There are many flaws to the bear thesis.
First, they neglect the lack of serious side effects. All of the current therapies have serious side effects and none are a cure. The response rates on current treatments is relatively low. Even if A7 has a similar low response rate (and it will probably be higher) cancer patients will first try the therapy with no side effects over those with serious side effects. Moreover, even for patients that use the current therapies when they fail (and almost all do) they will eventually use A7. So using a 5% 10% expectation of market share is ridiculous.
Second, it is highly unlikely that the control group on DTIC will achieve median survival of 18 months. The trial is 63% stage 4 and 37% stage 3 unresectable. Never in dozens of trials have DTIC patients approached median of 18 months. Likely median survival for the control group is in the 13-16 month area. The A7 arm should be able to beat such numbers significantly.
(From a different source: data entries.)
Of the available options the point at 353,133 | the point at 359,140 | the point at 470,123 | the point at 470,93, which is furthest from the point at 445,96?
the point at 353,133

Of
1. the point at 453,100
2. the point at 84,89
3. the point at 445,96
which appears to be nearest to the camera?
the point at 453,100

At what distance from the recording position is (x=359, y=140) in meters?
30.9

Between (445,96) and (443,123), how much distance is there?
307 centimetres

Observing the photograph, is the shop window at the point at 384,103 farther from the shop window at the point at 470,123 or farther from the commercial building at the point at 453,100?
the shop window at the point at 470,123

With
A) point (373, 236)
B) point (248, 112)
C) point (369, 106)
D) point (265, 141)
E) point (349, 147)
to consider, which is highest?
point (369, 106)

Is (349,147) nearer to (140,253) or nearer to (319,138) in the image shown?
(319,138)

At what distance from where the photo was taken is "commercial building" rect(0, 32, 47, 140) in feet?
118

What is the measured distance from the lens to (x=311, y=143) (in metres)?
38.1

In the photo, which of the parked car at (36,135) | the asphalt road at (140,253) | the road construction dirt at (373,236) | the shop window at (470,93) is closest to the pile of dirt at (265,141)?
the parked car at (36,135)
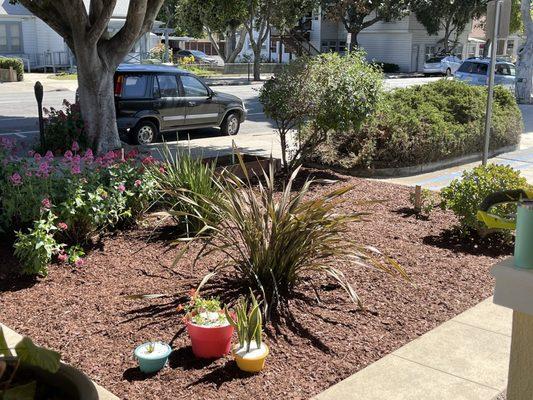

Third, even at its relatively small size the trial is large enough for stat sig survival. If the control arm median survival is 14 months A7 only needs to exceed 18 months to be stat sig. If the control arm median survival is 16 months, the A7 arm would be stat sig at 21 months. Even if the control arm somehow reached 18 months, the A7 arm need only exceed 23 months to be stat sig. Given the delays, we should easily see the A7 arm exceed these levels. Remember in phase 2, chemo naive patients such as those in phase 3, had a median survival of 22.5 months and that is with 61% having received only 1 or less courses of A7. In phase 3 all patients got at least 2 courses.
Fourth, the analyst have not comprehended that the future of melanoma therapy is going to be combinations of drugs either concurrently or consecutively. Under such combo therapy a drug that has virtually no side effects and provides a target for t-cells will be critical. As of now, A7 looks to be the only drug that fulfills that need.
Great summary of the more constant known's. I appreciate the consistency of your post over the past years. Speculation in predicting both survival and response rates is precarious since these are non linear and chaotic events in a small trial. Therefore routine statistical back calculations do not apply. I appreciate your steadfast conviction not to overextend the predictive power of intuition. However, I have grown both weary of the length of the trial yet have this phrenetic excitement that information will be released during this quarterly report. It is highly unlikely they will release the results then. Since it is a tradable event which is likely to be released as a early am PR. From a purely academic point of view I really want to see the response data. From the response data, A-7 will shine as stalwart mechanism to treat carcinoma(provided it is convincing). I was convinced when the showed those demo photo's 2yrs ago that showed the amelanosis of the skin surrounding the lesion and the ct scan of chest with reduced as well disappearance of metastatic dz. In my book A-7 is not snake oil but certainly need refinement in pt selection and dosing regimens. All of which will come in time. THX. The booger
I subscribe to your first and fourth points, because they are accurate and proven, even without the data lock results. The combo-therapy advantages of a treatment that is virtually free of adverse reactions is obvious. A7 could be almost as widely used as adjuvents, in a somewhat similar "booster" role.